39- Yani hırsızlık yapıp kendi elinin kesilmesine sebep olarak kendine zulmetmiş olan hırsız erkek veya hırsız kadından herhangi birisi eli kesildikten sonra tevbe edip hâlini düzeltirse Allah affedici ve merhametli olduğu için tevbesini -her halde- kabul eder. Ve ahirette ona başka azab yapmaz, rahmet ve mağfiret eder. Şu halde eli kesilmiş ve tevbekâr olmuş olanlara daha önce hırsızlık etmiş diye kötü gözle bakmamalı, acıyıp yardımda bulunmalıdır.
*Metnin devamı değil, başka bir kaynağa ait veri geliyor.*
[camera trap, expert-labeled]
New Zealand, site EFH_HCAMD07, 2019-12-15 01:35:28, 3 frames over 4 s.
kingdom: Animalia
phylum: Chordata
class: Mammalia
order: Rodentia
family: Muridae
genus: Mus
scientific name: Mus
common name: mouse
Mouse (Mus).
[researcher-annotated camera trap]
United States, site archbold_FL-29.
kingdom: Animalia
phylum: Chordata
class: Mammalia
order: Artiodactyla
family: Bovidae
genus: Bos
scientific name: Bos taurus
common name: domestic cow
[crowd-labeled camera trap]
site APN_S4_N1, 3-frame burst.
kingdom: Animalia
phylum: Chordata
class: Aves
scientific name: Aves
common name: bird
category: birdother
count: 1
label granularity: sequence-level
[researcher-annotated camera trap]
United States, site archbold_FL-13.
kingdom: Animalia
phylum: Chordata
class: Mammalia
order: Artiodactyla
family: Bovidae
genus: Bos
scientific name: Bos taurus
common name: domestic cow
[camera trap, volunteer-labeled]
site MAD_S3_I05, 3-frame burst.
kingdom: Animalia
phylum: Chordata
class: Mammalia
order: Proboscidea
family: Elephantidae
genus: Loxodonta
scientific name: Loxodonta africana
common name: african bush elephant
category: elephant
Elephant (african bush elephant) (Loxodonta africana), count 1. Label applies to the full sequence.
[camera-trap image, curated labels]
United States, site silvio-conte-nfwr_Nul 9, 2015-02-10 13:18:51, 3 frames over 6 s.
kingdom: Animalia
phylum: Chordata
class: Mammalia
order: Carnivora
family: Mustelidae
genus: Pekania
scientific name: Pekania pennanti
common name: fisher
Bu tevbe, cezanın tatbikinden önce olursa ceza düşer mi, düşmez mi? Çoğunluk ve Hanefiler, "mal sahibi affetmedikçe olmaz", İmam Şâfiî ise, bir görüşünde "olur" demiştir. Gerçekte zulümden maksat nefsine değil, başkasına olan hırsızlık olduğu takdirde bu âyet, bunu ifade etmiş olacağı ve yukardaki büyük hırsızlık erbabının tevbeleri meselesi de bir itibar ile bunu teyit edeceği için, biz de bu mânâyı tercih edeceğiz. Ancak bu şekilde "durumunu düzeltirse" şartı gereğince iyi hâlinin ortaya çıkması için tâziren (şer'î bir had cezası dışında) uygun bir müddet hapis ve çalınan mal yok edilmiş ise ödetilmesi lazım geleceğinden gaflet edilmemelidir. Had (el kesme) cezası icra edildiği takdirde ise "yaptıklarına ceza olarak" ifadesinin delaletince, fiilin tam cezası verilmiş ve "haketme" de kazanma mânâsında dahil bulunmuş olacağından ödenmesi lazım gelmez. Fakat aynen mevcut ise geriye alınır. Çünkü kazanılmış değildir.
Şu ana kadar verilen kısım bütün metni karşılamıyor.